How atomic are HPA?

How does the GHC handle thunks accessed by multiple threads (either explicit threads or internal ones that evaluate sparks)? Could it be that multiple threads evaluate the same thunk while duplicating work? Or, if the synchronization is synchronized, how, so that the performance does not suffer?

+44
multithreading haskell lazy-evaluation ghc thunk
Aug 12 '15 at 18:30
source share
3 answers

From the blog post related @Lambdageek, GHC Comment and GHC User Guide I am collecting the following:

The GHC tries to prevent revaluation of thunks, but since true blocking between threads is expensive, and thunks are usually clean and so harmless to reevaluate, it usually does it carelessly, with little chance of duplicating work anyway.

The method that he uses to avoid work is to replace the thunks with a black hole, a special marker that tells other threads (or sometimes the thread itself, as it happens when <<loop>> detected), which is evaluated by thunk.

Given this, there are at least three options:

  • By default, it uses the "lazy black checkholding", where it is done only before the thread is about to stop.

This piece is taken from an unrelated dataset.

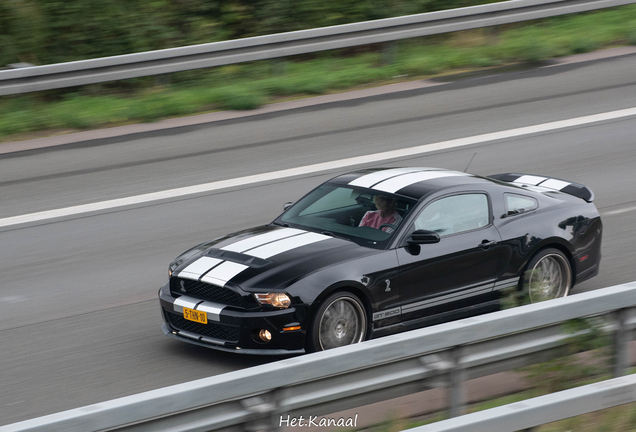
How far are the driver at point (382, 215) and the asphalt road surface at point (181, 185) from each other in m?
1.47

Then he “walks” on his stack and creates “true” black holes for new tricks, using a lock to ensure that each thread receives only one thread scooping it, and to abort its own evaluation if it finds another thread, already scooped thunk. It’s cheaper because you don’t need to consider tricks whose evaluation time is so short that it completely coincides between two pauses.

  • Using -feager-blackholing-flag instead creates black holes as soon as the thunk evaluation starts, and the User Guide recommends this if you do a lot of parallelism. However, since locking on every thunk will be too expensive, these black holes are cheaper "impatient" that do not synchronize with other threads (although other threads can still see them if there is no race condition). Only when streams stop, do they turn into “true” black holes.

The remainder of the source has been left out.